***** Teks yang Diberikan

RKUHP Ditunda, Gerindra, PKS Dan PAN Meradang, Gagal Jebak Jokowi?

Keputusan
Jokowi untuk menunda pengesahan RKUHP ternyata tidak dapat diterima oleh semua
fraksi yang ada di DPR. Jokowi sebelumnya memutuskan untuk menunda pengesahan
Rancangan Kitab Undang-Undang Hukum Pidana (KUHP) yang disusun DPR dan
pemerintah ini setelah mendapati ada 14 Pasal bermasalah yang harus dikaji
ulang.
“Saya
lihat materi yang ada, substansi yang ada kurang lebih 14 pasal,” kata Jokowi
di Istana Bogor, Jumat 20 September 2019.
Oleh
sebab itu Jokowi lalu meminta pengesahan RKUHP ditunda dan tidak dilakukan oleh
DPR periode ini yang akan habis masa tugasnya pada 30 September mendatang.
Keputusan
itu membuat para anggota dewan khususnya yang dari bekas koalisi Adil dan
Makmur, meradang.
Anggota
Panitia Kerja (Panja) Revisi Kitab Undang-Undang Hukum Pidana (RKUHP) fraksi
PKS, Nasir Djamil tak sepakat dengan sikap Presiden Joko Widodo (Jokowi) yang
menunda pengesahan RKUHP.
“Sebaiknya
jangan ditunda,” ujar Nasir di Kompleks Parlemen, Senayan, Jakarta, Jumat 20
September 2019.
Menurut
Nasir, penundaan tidak perlu dilakukan. Kalaupun ada penyesuaian, itu bisa
diselesaikan segera antara pemerintah dengan DPR.
“Jadi
pemerintah dan DPR menunda pengambilan keputusan tingkat dua. Saya yakin dalam
waktu singkat bisa diselesaikan yang belum sesuai itu,” kata Nasir.
Sementara
sikap lebih keras ditunjukkan oleh Anggota Komisi III DPR sekaligus panitia
kerja (Panja) RUU KUHP Muslim Ayub, yang mengaku kecewa dengan Presiden Joko
Widodo (Jokowi) karena meminta pengesahan RUU KUHP ditunda. Muslim menilai
Jokowi tidak memahami aturan.

**********
***** Cuplikan Daftar

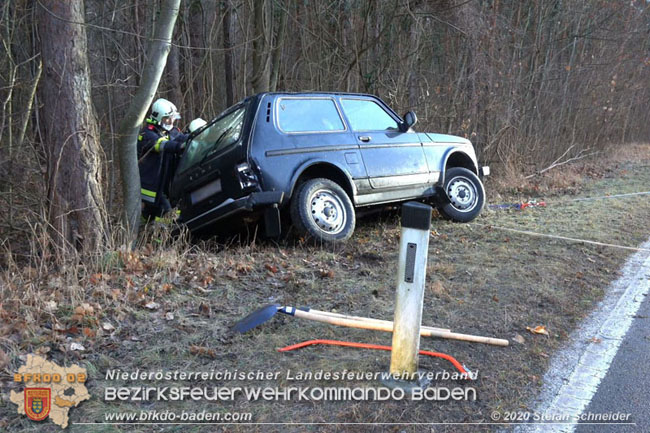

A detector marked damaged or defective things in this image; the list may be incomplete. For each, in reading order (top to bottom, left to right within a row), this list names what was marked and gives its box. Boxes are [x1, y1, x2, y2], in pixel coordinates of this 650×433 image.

crashed suv [170, 92, 488, 241]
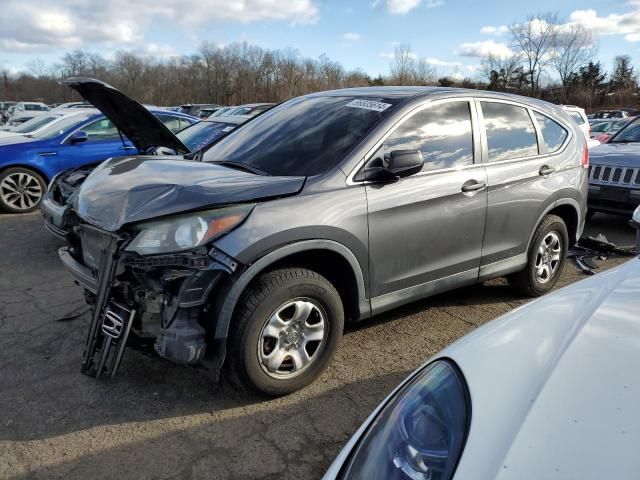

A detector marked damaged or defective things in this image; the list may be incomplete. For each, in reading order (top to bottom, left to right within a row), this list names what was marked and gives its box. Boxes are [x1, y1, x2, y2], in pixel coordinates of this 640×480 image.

broken headlight assembly [125, 202, 255, 255]
damaged front bumper [60, 223, 240, 380]
broken headlight assembly [340, 360, 470, 480]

**********

• **Instruksi**: Sebutkan semua nama orang yang muncul dalam artikel tentang penundaan RKUHP di atas.

• **Jawaban**: Nama orang yang muncul dalam artikel itu adalah Joko Widodo (Jokowi), Nasir Djamil, dan Muslim Ayub.